Again, I could have never afforded one like this new. Mine is about 50 years old or so and need some elbow grease to clean it up. But, it worked great and all of the parts are replaceable.
 
Pepperfreak said:
So how have all of you guys who have made Hot Pepper Concentrate been using it?

I just got my replacement parts for my pressure cooker today and am preparing to make a batch of concentrate.

I only made two, orange hab and fatalii, but I use them both often in cooking or to give the fresh pepper taste to my wing sauce (don't tell the Creator;)).
 
QuadShotz said:
Dig the retro cooker too..Mom had one just like it. They dang near indistructible.

One would think. If it's under pressure don't drop it, it'll go off like a bomb and send chuncks of metal flying everywhere.

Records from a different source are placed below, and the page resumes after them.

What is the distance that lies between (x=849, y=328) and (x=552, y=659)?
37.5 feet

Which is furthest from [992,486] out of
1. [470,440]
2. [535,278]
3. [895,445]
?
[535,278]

Also, I didn't clean the one I had out after using it to store some of my magic mushroom transfering equiptment in....some nasty mold/fungus ate a hole through the god damn thing :shocked:
 
Mom gave me her pressure canner that she got as a wedding present - in 1946. I've had to replace the weight (all that jiggling over the years slowly eroded it) and the seal but that's it. I would wager that thing has canned more than 10,000 quarts or pints of veggies.

Mike
 
Do you guys have any Ph problems? Do you check it at all?

Also, what are the advantages of pressure canning over regular, boil the goods and whack them into a sterilised jar routine? My wife does that currently, she isnt sure why pressure method would be better.